In low-resource setting, there are few health workers who are not well-trained to recognize and manage serious maternal and fetal complications early enough to prevent poor perinatal outcomes. The health workers are also not well-paid and are not well-motivated. There is also the issue of inadequate equipment/facilities and resources. Ultrasonography, a piece of equipment that would aid in screening for fetal growth, is not widely available. The instrument for fetal heart rate monitoring remains the Pinard stethoscope, which may not be properly used causing missed diagnosis in fetal heart rate abnormalities.

This study is very important in twofolds. First, there is no similar detailed study that exists in the literature that sheds light about the profound serious impacts that severe preeclampsia/eclampsia has on maternal, fetal, and neonatal health in low-resource setting. It is imperative to provide universal antenatal care to pregnant women as a preventative step to educate women about the dangers of severe preeclampsia/eclampsia.
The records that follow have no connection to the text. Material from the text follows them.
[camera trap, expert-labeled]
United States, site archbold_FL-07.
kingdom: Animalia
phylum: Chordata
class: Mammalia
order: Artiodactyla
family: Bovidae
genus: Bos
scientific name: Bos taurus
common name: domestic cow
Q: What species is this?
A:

Second, it gives global policy makers an insight into helping tackle one of the major contributors to global maternal and neonatal morbidity and mortality. Tackling such huge problems needs global efforts involving brainstormers, field experts, financial institutions, health organizations, governments, and international organizations.

Conclusion

The incidence of severe preeclampsia/eclampsia at Mpilo Central Hospital was 1.3%. The most common maternal complication was HELLP syndrome, and none of the patients died of it. Maternal mortality was 1.7% from acute renal failure. The most common fetal/neonatal complications were stillbirths, prematurity, very low/low birth weight, and respiratory distress syndrome. Nearly half (49.6%) of the babies were lost through stillbirths and early neonatal deaths.

To tackle these figures on maternal, fetal, and neonatal health, governments in low-resource settings must focus on development and enabling women to be in an economic position to access health care easily. There should be affordable and accessible antenatal care services where women are taught about the dangers of preeclampsia/eclampsia so that they present early to hospitals. This would help prevent complications and unnecessary loss of lives.

Neonatal care facilities need to be improved to improve the outcomes from the units. Neonatal health must be placed on the global agenda and given the same attention as maternal health. Global efforts must involve developmental aid and debt relief to poor countries so that these countries can channel the funds to women’s and neonatal health issues.

Disclosure

The author reports no conflicts of interest in this work.